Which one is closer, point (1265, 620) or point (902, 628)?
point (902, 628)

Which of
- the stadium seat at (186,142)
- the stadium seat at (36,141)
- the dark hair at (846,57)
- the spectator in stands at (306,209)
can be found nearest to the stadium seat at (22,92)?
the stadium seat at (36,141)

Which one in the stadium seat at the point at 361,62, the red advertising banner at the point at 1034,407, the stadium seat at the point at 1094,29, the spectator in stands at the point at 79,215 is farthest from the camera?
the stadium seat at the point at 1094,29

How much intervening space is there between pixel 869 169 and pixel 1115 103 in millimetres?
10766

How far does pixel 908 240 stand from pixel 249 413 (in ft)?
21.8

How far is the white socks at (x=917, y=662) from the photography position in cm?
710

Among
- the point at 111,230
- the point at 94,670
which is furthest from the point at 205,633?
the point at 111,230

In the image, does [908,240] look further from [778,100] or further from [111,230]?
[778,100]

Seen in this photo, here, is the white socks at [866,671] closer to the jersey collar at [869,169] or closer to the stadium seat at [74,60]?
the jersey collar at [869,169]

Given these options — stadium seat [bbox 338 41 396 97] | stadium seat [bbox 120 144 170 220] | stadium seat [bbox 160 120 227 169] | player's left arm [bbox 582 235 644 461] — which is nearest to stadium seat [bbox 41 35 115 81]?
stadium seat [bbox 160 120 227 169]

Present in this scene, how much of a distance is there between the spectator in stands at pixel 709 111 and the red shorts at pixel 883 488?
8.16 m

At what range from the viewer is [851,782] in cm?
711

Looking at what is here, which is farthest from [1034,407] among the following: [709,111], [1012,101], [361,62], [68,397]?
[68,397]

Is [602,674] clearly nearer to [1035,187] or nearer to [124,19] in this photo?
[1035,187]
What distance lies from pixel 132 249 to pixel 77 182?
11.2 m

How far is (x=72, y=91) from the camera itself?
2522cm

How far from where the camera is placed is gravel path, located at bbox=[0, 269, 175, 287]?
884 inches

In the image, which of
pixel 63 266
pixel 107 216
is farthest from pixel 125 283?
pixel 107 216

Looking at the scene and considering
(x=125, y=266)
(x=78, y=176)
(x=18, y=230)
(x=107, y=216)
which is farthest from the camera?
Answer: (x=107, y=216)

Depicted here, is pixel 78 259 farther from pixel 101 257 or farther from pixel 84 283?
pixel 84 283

...

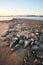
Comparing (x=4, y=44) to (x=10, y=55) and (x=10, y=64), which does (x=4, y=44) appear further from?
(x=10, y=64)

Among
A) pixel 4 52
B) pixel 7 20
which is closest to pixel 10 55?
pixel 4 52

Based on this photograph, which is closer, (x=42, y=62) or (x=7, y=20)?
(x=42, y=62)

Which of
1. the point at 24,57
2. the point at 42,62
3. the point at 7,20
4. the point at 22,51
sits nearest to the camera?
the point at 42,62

==

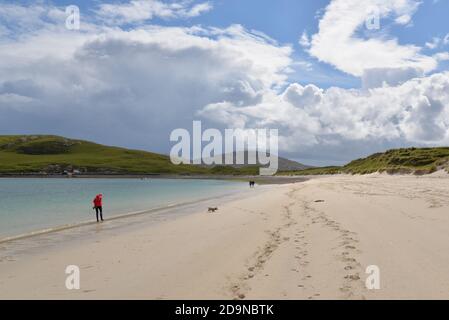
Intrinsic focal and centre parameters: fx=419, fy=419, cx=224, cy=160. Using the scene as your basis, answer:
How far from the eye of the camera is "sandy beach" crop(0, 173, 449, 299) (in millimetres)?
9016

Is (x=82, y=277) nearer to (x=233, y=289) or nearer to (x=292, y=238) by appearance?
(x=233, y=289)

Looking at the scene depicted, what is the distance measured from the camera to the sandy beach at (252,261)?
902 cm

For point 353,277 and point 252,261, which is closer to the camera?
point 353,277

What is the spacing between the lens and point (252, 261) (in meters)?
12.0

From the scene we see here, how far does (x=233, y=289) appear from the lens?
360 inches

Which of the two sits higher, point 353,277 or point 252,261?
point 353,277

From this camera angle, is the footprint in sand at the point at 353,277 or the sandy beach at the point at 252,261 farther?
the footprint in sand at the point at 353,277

> Given task
Can you reproduce the records verbatim, starting at the line that contains "How far from where" and ending at the line that contains "Answer: (x=107, y=216)"?

> Correct result
How far from where the camera is placed is gravel path, located at bbox=[0, 269, 175, 287]?
884 inches

In the image, which of
pixel 63 266
pixel 107 216
is farthest from pixel 125 283?
pixel 107 216

Looking at the scene and considering
(x=125, y=266)
(x=78, y=176)
(x=18, y=230)
(x=107, y=216)
which is farthest from the camera?
Answer: (x=107, y=216)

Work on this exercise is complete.